Он всегда клал вещи не на свои места, и иногда не мог найти их даже у себя под носом. Не знаю, почему этот рассеянный профессор казался мне одновременно сексуальным и милым. Сочетание его лица, тела и очков в тонкой металлической оправе…
Короче, я просто скажу, что просила его носить очки почаще.
Очки, и больше ничего.
– Что? Где? Когда? – Длинные пальцы Уилла шустро забегали по клавиатуре.
– Деревня называется Ривервью, – продолжил рассказ Эдвард. – За последние несколько месяцев там настораживающе резко выросло количество случаев потери рассудка.
– Говоря о потере рассудка, вы… – Я намеренно повысила интонацию. В нашем мире понятие безумия имело очень много значений.
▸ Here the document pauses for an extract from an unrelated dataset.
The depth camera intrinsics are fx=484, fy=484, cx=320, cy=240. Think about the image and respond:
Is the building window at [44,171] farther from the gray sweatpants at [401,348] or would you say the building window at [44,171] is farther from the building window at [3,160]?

Были те, кто только верил, что они оборотни, и те, кто на самом деле превращались. Безумны и те, и другие, но у вторых достаточно сверхъестественных сил, чтобы совершить множество убийств и разрушений, не говоря уж о превращении нормальных обычных людей в злобных кровожадных чудовищ.
И это я только об оборотнях. Если верить Эдварду, вокруг разгуливает множество существ, о которых мы до сих пор даже и не знаем.
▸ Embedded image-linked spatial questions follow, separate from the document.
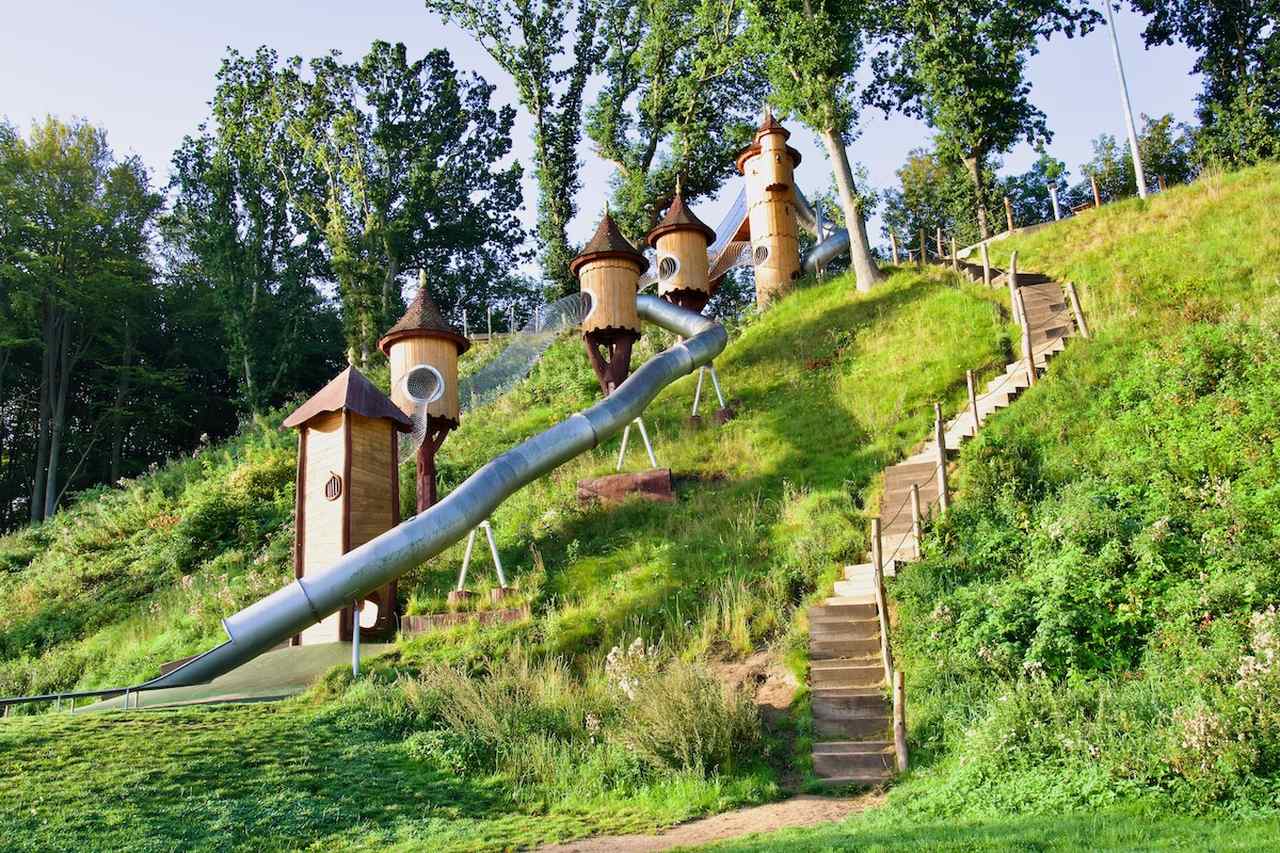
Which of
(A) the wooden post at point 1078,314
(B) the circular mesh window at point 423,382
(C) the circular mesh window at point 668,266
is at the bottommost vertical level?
(B) the circular mesh window at point 423,382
– В этом случае, – ответил Манденауэр, – я говорю о нормальном сумасшествии.
– Разве это не оксюморон? – пробормотал Уилл, не сводя глаз с монитора.
Эдвард не обратил на него внимания.
– Одержимые превращаются в бредящих идиотов. И этот процесс не останавливает ничто из имеющихся в распоряжении современной медицины средств.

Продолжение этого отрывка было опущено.